In an on-demand era, people are able to order movies, food and services right to their doorstep which has enormous potential for older adults planning to age-in-place. And more traditional at-home service providers are sharing the fast-growing senior market with new companies popping up connecting older adults to people who can help with household chores, meal preparation, transportation and perhaps most importantly, companionship.
According to a recent article in Home Health Care News, the Brooklyn startup, Umbrella, is a TaskRabbit-style membership service that helps seniors age-in-place with support from people in their neighborhood who may be able to provide the assistance they require. Umbrella was founded in 2017 and plans are already underway to expand across the United States this summer.
Umbrella is unique because it focuses on drawing from nearby individuals that are able to take small or larger jobs at a price affordable to seniors on a fixed income. Local community members are able to sign up to provide services to their older neighbors; the average wage for most tasks is $20 per hour and members pay an annual fee of $199 for access to the Umbrella marketplace.

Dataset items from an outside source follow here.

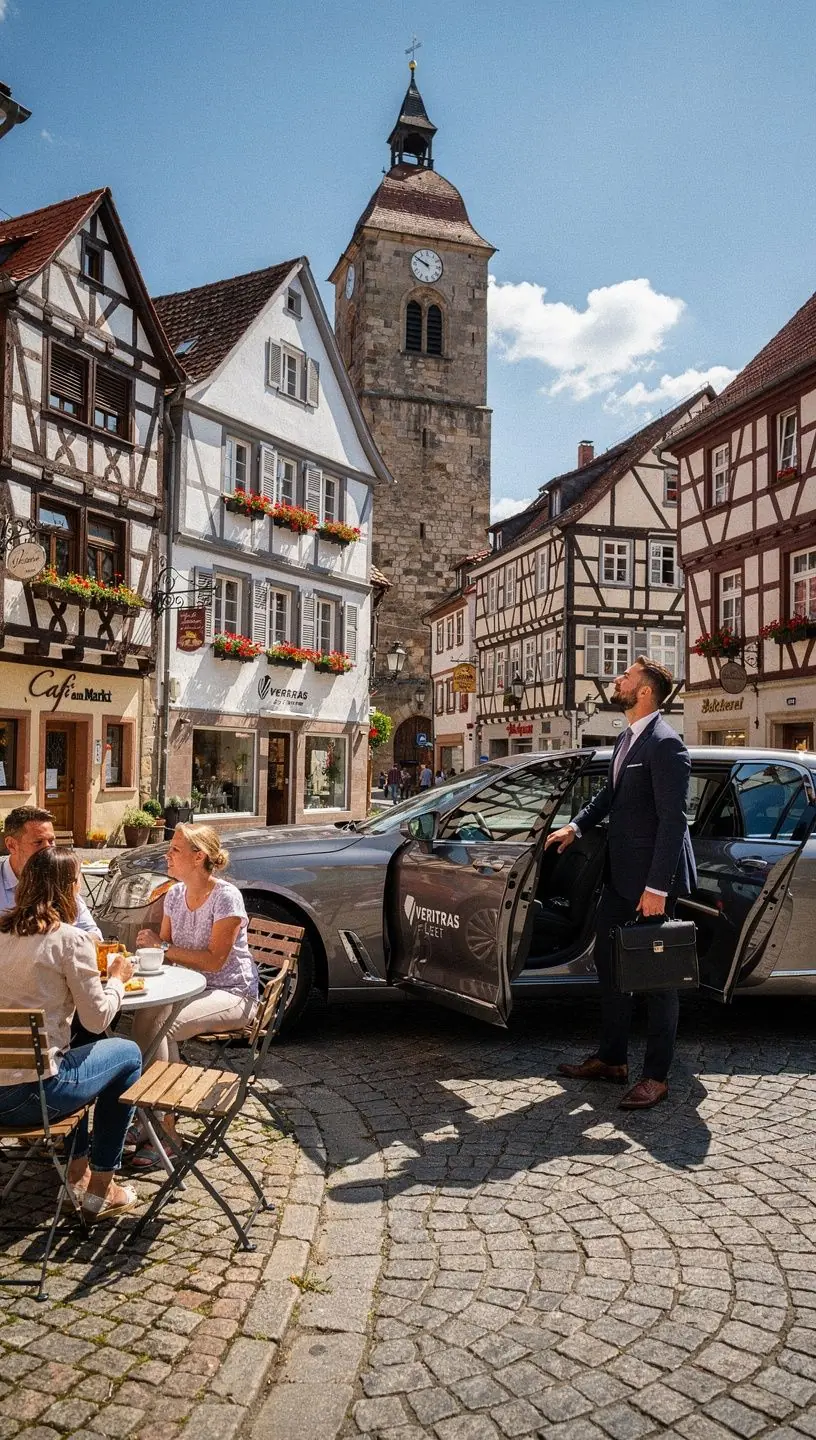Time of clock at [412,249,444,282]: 9:50
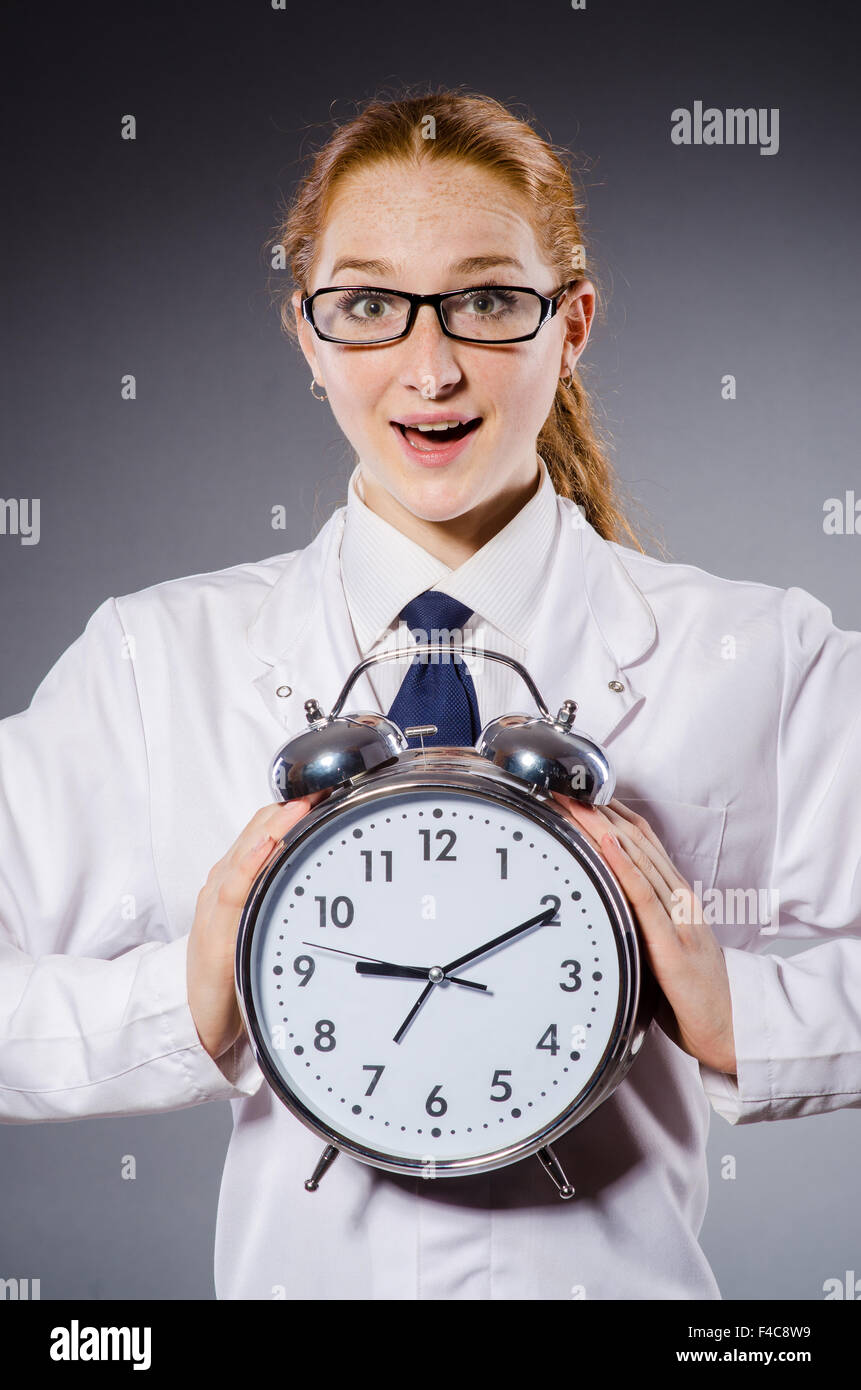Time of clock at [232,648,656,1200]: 9:10
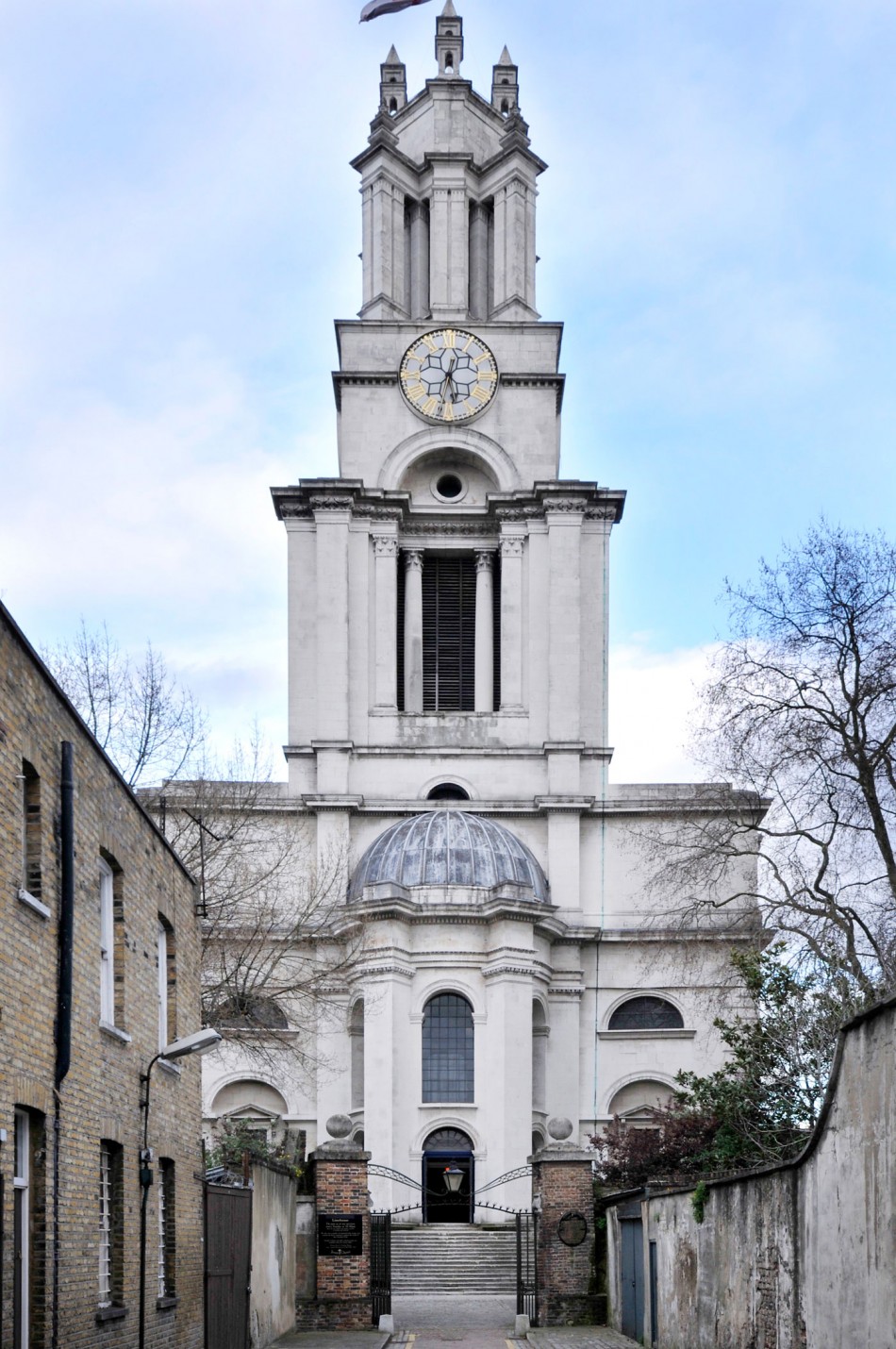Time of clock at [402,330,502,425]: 12:28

Whether it’s a trip to the grocery store, household maintenance, gardening or lawn services, seniors can use Umbrella to connect with people in their own neighborhood and enhance their sense of community. As much as most older adults would prefer to age-in-place, without reliable help and face-to-face social interaction, seniors may struggle on their own. Startups like Umbrella or Papa, a membership service that connects college student with older adults to provide assistance and companionship, are helping meet the fast-growing need for senior services.
For older adults who are not able to access these marketplaces, there are other avenues for connecting with a local community to find help. A neighborhood Facebook page or the Next Door social network can be useful sources of information. Many people use these apps to ask for referrals for reliable people available to provide services, however, membership-based marketplaces usually interview each member and required a background check and multiple references. Although more costly, membership services vet their providers more thoroughly than word-of-mouth references, helping to keep older adults safer.